A più di venti anni di distanza dalla strage di Duisburg, si scopre adesso che il volume del riciclaggio si aggira sui cento miliardi di euro all’anno, e che l’economia più forte del nostro continente è gravemente inquinata dal denaro sporco riversato dalle organizzazioni mafiose.

Per l’Italia, però, non è vero che “aver compagni al duol scema la pena”. Altro è infatti il vulnus di legalità riguardante un singolo Paese dell’Unione Europea, altro è sapere che è tutto il continente europeo, sia pure con diversa intensità, a conoscere presenze ed effetti della presenza di fenomeni di criminalità organizzata, composta non solo dalle mafie italiane, ma anche di quelle di provenienza russa, cinese, albanese e non mancano quelle autoctone che, col tempo, hanno assunto anch’esse caratteri di mafiosità, e tutte accomunate dal traffico di sostanze stupefacenti.

Sarebbe utile a questo punto che l’Unione Europea assumesse urgentemente iniziative di effettivo e determinato contrasto. Prima tra tutte la riforma che metta fine ai paradisi fiscali ancora esistenti, al dumping fiscale adottato da alcuni Paesi per attirare investitori e depositi. In seguito, l’abolizione della banconota da 500 euro (di fatto usata ormai solo per pagamenti in nero o di attività illecite), l’introduzione obbligatoria di rigorosi limiti all’uso del denaro contante; la tracciabilità dei pagamenti nel settore immobiliare, nelle aste, nella vendita di gioielli, opere d’arte, autovetture, natanti, aeromobili. Controlli rigorosissimi delle criptovalute (sono già in circolo sette miliardi e mezzo di coronaCoin, monete virtuali che speculano sull’epidemia del virus omonimo!), incentivi per incrementare l’uso di pagamenti con moneta elettronica, (assegni bancari, postali o circolari non trasferibili, bonifici, carte di credito e carte di debito, ecc.), rafforzamento delle unità finanziarie per la segnalazione delle operazioni sospette e la conseguente repressione di quelle accertate come strumenti di riciclaggio e di evasione fiscale.

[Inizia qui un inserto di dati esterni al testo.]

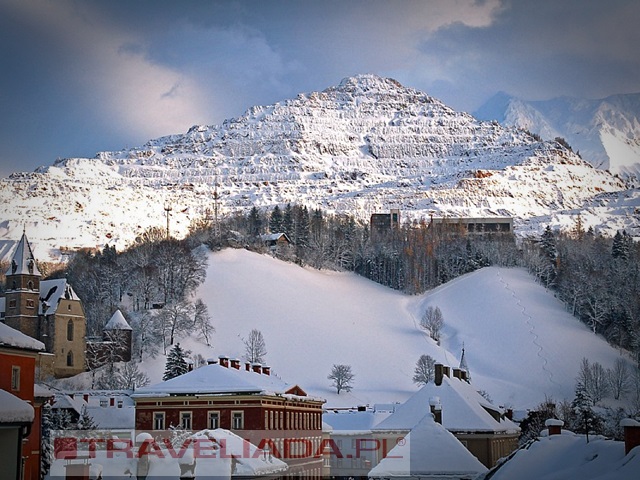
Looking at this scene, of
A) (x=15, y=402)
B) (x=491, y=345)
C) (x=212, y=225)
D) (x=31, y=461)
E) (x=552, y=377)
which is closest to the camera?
(x=15, y=402)

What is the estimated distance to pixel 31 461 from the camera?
27.0 m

Resta infine il problema, anch’esso da affrontare a livello dell’Unione, della necessità di rivedere la strategia del proibizionismo, che, come è noto, è divenuta sinonimo di fallimento totale rispetto ai risultati che avrebbe dovuto conseguire. Le politiche repressive non sono servite né a tutelare la salute dei cittadini, né a contrastare la criminalità organizzata. Il numero dei consumatori è aumentato dopo anno e coinvolge purtroppo fasce crescente di minori, sin dall’età di dodici anni, mentre la criminalità organizzata è stata beneficiata del monopolio del traffico della sostanza più commercializzata al mondo (superiore persino al commercio dei prodotti petroliferi). La persistenza di inamovibili tabù sull’argomento impedisce che il problema divenga almeno oggetto di discussione e di confronto tra costi e benefici. Il risultato è quello enunciato dal Courrier d’Information. 100 miliardi di euro entrano, anno dopo anno, nell’economia legale della Germania, oltre metà di quella cifra è l’ammontare del riciclaggio in Italia. Accanto all’economia legale, si dovrà d’ora in poi valutare l’economia del riciclaggio e la progressiva appropriazione di ampi settori dell’economia legale nelle mani delle mafie. Sarebbe meglio pensarci subito.